Received: 23 December 2008

Accepted: 28 July 2009

Published: 28 July 2009

Abstract

Background

In Brazil, heart failure leads to approximately 25,000 deaths per year. Abnormal calcium handling is a hallmark of heart failure and changes in genes encoding for proteins involved in the re-uptake of calcium might harbor mutations leading to inherited cardiomyopathies. Phospholamban (PLN) plays a prime role in cardiac contractility and relaxation and mutations in the gene encoding PLN have been associated with dilated cardiomyopathy. In this study, our objective was to determine the presence of the -36A>C alteration in PLN gene in a Brazilian population of individuals with HF and to test whether this alteration is associated with heart failure or with a worse prognosis of patients with HF.

Methods

We genotyped a cohort of 881 patients with HF and 1259 individuals from a cohort of individuals from the general population for the alteration -36A>C in the PLN gene. Allele and genotype frequencies were compared between groups (patients and control). In addition, frequencies or mean values of different phenotypes associated with cardiovascular disease were compared between genotypic groups. Finally, patients were prospectively followed-up for death incidence and genotypes for the -36A>C were compared regarding mortality incidence in HF patients.

Results

No significant association was found between the study polymorphism and HF in our population. In addition, no association between PLN -36A>C polymorphism and demographic, clinical and functional characteristics and mortality incidence in this sample of HF patients was observed.

Conclusion

Our data do not support a role for the PLN -36A>C alteration in modulating the heart failure phenotype, including its clinical course, in humans.

Background

Congestive heart failure resulting from cardiomyopathies is a serious malady and a leading cause of human morbidity and mortality[1]. In Brazil, heart failure (HF) is responsible for approximately 25,000 deaths per year [2] and is associated with considerable morbidity, since patients with HF undergo frequent hospital readmissions, which are higher in those of lower socioeconomic strata.
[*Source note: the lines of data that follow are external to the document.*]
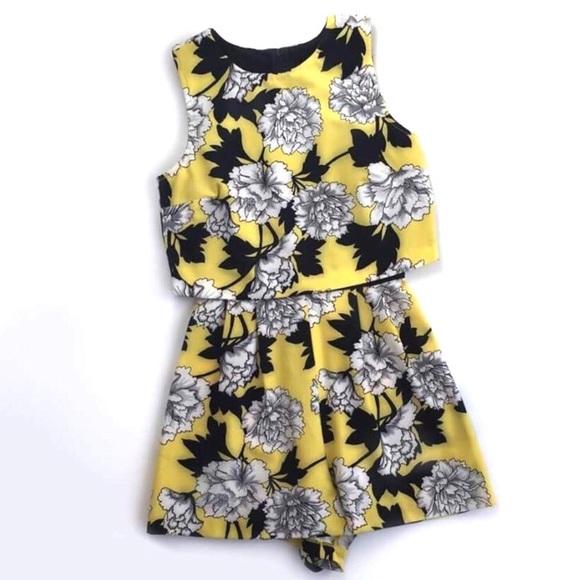8597e5e1abb5 Miss Selfridge PETITE Yellow Floral Playsuit. Miss Selfridge.  M 5ae5014b31a37628ecc36920. M 5ae5014c6bf5a65bcf2687e9.  M 5ae5014e3316279aeb317fb4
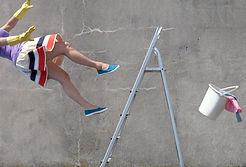 woman_falling_off_ladder.jpg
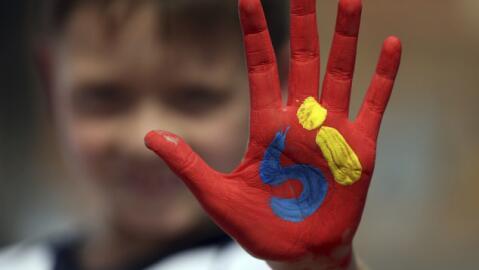 Pese a que el pacto de paz se firmó el lunes, los colombianos aún deben...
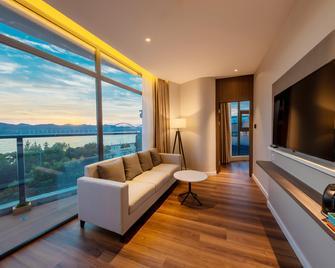 Holiday Inn Express Yichang Riverside - Yichang - Wohnzimmer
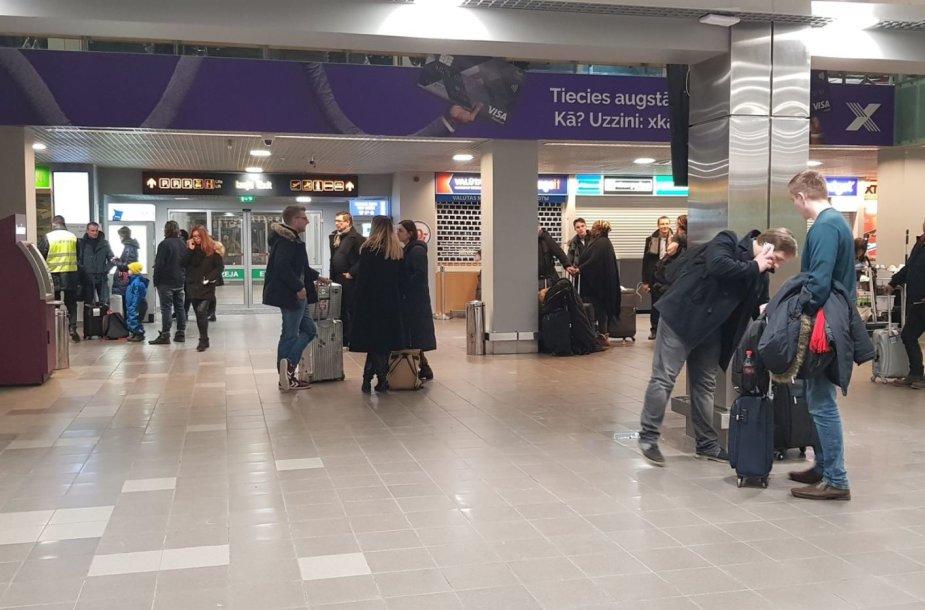 Rygos oro uoste keleiviai buvo palikti likimo valiai.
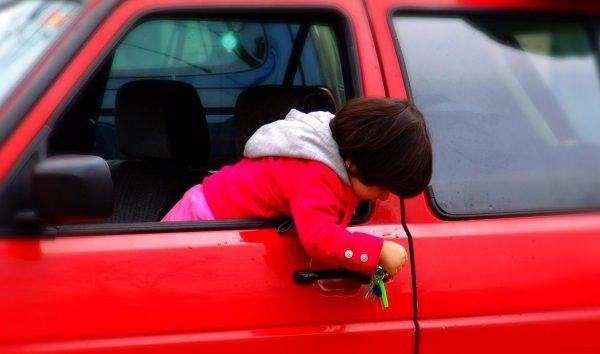 Ребёнок один в машине, фото:infpol.ru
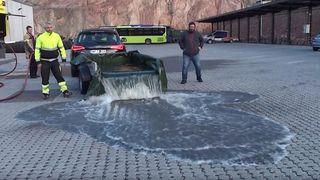 Her sluker parkeringsplassen 1000 liter vann
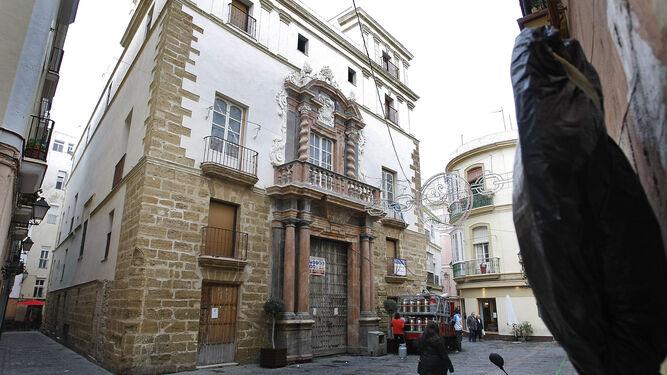 La ciudad lleva años esperando a que se haga realidad el hotel de lujo en la Casa del Almirante, en el Pópulo.
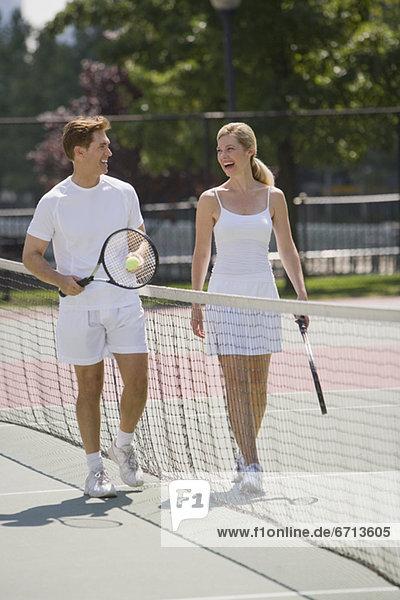 Paar auf Tennisplatz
Although HF is a common endpoint for many forms of cardiovascular diseases, one of the most common cause of congestive heart failure is the dilated cardiomyopathy (DC), affecting 40 people in every 100,000 of the population [3]. DC is characterized by ventricular chamber enlargement and systolic dysfunction with normal left ventricular (LV) wall thickness [4]. DC may be inherited as a dominant disorder associated with a range of already described genetic defects [5]. Despite genetic heterogeneity, abnormal calcium handling is a hallmark of DC [6]. Therefore, changes in genes encoding for proteins involved in the re-uptake of calcium might harbor mutations leading to cardiomyopathies [7, 8].

Phospholamban (PLN) plays a prime role in cardiac contractility and relaxation [9] and mutations in the gene encoding for PLN have been associated with DC. Moreover, specific genotype-phenotype associations may predicted by PLN mutations [1013].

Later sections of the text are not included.